**Extracted text**
## Begin
During the operation of the system and the primary and secondary supply, a certain amount of liquid is mixed with the gas and carried within the storage tank 39. Such liquid settles, or falls out, to the bottom of the tank and is put back into the pipeline through a blowcase connection (not shown) from the volume tank drain located near the bottom of the tank. Thus, the blowcase accumulates the liquid at a pressure of about 70 pounds and when it is full, all valves are closed, and the pressure is increased to equal the line pressure. The liquids are then gravitated back into the line in a manner known in the art.

A system has thus been disclosed and described for operating a gas powered fog-horn which is fail-safe and economical and which comprises novel features providing an extremely high degree of reliability.

While we have described and illustrated one specific embodiment of our invention, it will be clear that variation of the details of construction which are specifically illustrated and described may be resorted to without departing from the true spirit and scope of the invention as defined in the appended claims.

We claim:

1. An acoustical signal device comprising a source of gas under pressure; a gas actuated acoustic transducer; a pair of gas fiow paths each interconnecting said source and said transducer; primary and secondary selectively actuable timer means, each for cyclically passing and blocking flow of pressurized gas between said source and said transducer by a respective one of said pair of gas flow paths; switching means having at least first and second operative states, for rendering said primary timer means actuated and said secondary timer means unactuated in said first operative state and for rendering said primary timer means unactuated and said secondary timer means actuated in said second operative state; and control means responsive to failure of said transducer to be actuated for a predetermined period of time for actuating said switching means to said second operative state.
## End
**Supplied material**
## Begin
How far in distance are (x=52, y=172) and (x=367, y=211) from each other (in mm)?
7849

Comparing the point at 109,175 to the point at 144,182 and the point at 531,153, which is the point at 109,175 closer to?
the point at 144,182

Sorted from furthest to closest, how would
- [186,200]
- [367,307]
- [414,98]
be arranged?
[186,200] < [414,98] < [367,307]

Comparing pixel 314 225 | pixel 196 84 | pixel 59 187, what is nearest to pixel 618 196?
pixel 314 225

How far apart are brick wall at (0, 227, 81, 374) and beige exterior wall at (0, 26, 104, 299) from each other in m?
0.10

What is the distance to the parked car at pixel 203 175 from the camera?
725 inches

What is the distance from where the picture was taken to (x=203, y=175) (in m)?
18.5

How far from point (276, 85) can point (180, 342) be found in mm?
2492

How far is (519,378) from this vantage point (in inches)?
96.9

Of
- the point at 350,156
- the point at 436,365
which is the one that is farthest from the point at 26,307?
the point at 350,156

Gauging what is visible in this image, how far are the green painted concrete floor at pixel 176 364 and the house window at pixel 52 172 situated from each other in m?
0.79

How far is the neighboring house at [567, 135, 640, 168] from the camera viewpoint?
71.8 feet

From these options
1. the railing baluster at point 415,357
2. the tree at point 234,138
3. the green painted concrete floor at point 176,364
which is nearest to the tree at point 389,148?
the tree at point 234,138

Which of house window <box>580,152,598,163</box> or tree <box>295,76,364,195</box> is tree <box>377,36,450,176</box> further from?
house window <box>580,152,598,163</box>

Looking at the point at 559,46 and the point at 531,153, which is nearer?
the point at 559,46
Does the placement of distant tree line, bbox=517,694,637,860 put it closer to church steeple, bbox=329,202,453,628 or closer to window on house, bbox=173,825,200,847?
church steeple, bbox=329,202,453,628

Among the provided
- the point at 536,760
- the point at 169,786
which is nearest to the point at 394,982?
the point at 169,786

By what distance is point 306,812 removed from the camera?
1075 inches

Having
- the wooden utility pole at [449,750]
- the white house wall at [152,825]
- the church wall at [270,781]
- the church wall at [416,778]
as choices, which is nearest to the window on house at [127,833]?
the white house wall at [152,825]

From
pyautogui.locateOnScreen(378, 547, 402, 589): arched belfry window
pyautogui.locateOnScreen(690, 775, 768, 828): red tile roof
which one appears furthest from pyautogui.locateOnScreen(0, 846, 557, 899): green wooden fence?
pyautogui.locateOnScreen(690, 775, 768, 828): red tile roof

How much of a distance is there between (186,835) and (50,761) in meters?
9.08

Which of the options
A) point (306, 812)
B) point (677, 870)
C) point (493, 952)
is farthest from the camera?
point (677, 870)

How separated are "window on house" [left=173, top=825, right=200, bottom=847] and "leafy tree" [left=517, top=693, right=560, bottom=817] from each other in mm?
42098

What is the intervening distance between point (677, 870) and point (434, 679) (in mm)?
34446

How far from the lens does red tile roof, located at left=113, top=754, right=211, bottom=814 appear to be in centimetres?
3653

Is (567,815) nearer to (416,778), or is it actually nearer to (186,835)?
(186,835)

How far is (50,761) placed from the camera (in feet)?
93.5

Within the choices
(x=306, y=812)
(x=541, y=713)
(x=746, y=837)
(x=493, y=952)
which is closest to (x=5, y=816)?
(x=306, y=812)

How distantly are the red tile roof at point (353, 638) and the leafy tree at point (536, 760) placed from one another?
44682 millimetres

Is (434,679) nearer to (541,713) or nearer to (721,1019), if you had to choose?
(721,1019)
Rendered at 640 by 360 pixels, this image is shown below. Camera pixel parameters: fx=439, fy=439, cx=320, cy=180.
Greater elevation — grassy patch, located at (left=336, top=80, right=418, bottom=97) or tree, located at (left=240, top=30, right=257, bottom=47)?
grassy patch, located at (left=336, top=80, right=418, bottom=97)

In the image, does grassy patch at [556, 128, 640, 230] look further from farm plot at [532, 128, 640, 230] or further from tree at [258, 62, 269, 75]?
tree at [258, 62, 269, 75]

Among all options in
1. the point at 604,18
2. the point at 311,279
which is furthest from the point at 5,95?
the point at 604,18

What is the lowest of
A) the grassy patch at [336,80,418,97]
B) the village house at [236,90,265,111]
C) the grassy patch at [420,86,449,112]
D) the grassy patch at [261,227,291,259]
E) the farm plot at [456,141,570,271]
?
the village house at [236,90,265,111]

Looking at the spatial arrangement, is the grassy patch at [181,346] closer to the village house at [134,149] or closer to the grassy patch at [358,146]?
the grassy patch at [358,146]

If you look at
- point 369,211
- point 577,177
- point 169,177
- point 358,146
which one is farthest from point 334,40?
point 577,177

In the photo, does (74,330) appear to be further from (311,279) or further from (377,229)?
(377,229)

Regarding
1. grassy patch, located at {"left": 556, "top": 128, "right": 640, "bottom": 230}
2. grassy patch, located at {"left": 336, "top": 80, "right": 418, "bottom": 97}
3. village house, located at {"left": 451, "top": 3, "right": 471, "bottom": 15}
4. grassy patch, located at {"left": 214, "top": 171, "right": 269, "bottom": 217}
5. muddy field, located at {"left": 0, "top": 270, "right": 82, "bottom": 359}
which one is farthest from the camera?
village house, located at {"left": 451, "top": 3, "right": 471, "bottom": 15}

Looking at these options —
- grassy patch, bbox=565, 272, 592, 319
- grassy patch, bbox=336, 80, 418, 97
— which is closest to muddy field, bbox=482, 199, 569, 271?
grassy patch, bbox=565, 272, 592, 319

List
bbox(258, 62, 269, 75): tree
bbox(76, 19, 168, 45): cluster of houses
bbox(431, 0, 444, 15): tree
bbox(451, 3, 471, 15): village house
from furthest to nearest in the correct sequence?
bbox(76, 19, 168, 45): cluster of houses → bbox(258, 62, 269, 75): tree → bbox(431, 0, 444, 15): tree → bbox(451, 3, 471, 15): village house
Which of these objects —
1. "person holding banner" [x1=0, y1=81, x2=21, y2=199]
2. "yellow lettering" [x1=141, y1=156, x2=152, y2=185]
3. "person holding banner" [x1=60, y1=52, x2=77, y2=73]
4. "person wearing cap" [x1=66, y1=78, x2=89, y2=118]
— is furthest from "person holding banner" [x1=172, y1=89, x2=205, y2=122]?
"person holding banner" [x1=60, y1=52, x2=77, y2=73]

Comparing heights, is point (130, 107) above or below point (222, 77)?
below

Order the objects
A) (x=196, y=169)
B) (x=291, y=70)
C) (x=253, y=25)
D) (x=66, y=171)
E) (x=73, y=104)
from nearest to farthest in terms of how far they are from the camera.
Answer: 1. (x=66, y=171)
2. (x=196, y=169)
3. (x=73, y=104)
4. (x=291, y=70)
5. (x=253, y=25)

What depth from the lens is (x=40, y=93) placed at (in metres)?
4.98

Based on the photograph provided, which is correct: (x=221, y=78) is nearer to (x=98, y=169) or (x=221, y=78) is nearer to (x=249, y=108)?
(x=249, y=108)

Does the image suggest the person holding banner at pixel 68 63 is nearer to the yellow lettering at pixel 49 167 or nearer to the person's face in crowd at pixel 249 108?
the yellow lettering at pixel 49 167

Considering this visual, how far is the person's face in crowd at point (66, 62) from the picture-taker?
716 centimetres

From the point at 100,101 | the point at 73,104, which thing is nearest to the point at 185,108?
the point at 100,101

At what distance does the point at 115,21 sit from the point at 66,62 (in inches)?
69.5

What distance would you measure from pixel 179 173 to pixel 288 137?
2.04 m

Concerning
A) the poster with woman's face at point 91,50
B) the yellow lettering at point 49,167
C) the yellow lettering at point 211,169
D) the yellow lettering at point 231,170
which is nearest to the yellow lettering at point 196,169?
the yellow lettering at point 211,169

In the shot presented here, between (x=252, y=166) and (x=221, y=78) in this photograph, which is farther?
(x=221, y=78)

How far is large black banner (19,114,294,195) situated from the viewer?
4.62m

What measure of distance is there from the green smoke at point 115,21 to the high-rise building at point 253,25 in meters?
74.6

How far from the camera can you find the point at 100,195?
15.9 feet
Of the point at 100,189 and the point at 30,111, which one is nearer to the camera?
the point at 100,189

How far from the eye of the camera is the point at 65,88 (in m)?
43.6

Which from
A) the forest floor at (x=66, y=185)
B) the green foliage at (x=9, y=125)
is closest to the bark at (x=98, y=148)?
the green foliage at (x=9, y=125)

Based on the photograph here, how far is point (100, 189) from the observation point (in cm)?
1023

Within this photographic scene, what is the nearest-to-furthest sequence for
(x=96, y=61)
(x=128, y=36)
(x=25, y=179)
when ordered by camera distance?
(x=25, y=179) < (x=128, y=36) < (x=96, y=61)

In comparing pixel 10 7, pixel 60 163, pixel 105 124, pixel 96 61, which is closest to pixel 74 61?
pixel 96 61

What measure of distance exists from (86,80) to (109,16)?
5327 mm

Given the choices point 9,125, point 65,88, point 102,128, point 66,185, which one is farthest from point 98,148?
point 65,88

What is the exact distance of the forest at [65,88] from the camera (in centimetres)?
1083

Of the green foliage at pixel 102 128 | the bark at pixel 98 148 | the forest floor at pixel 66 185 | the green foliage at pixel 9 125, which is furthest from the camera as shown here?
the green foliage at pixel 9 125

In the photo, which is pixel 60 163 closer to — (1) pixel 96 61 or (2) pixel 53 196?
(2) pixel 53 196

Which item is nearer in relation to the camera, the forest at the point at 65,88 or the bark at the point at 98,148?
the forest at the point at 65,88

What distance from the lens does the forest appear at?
## End
**Exercise brief**
Decide whether each statement below agrees with the fog-horn patent text above. For each, answer yes or no and quote the words of the text that decide it. 1. The blowcase accumulates the liquid at a pressure of about 70 pounds. 2. Liquid that settles in the storage tank is discharged to the atmosphere. 3. If the transducer is not actuated for a predetermined period, the switching means is set to its first operative state.

**Task output**
1. Yes: "the blowcase accumulates the liquid at a pressure of about 70 pounds"
2. No: "is put back into the pipeline through a blowcase connection"
3. No: "for actuating said switching means to said second operative state"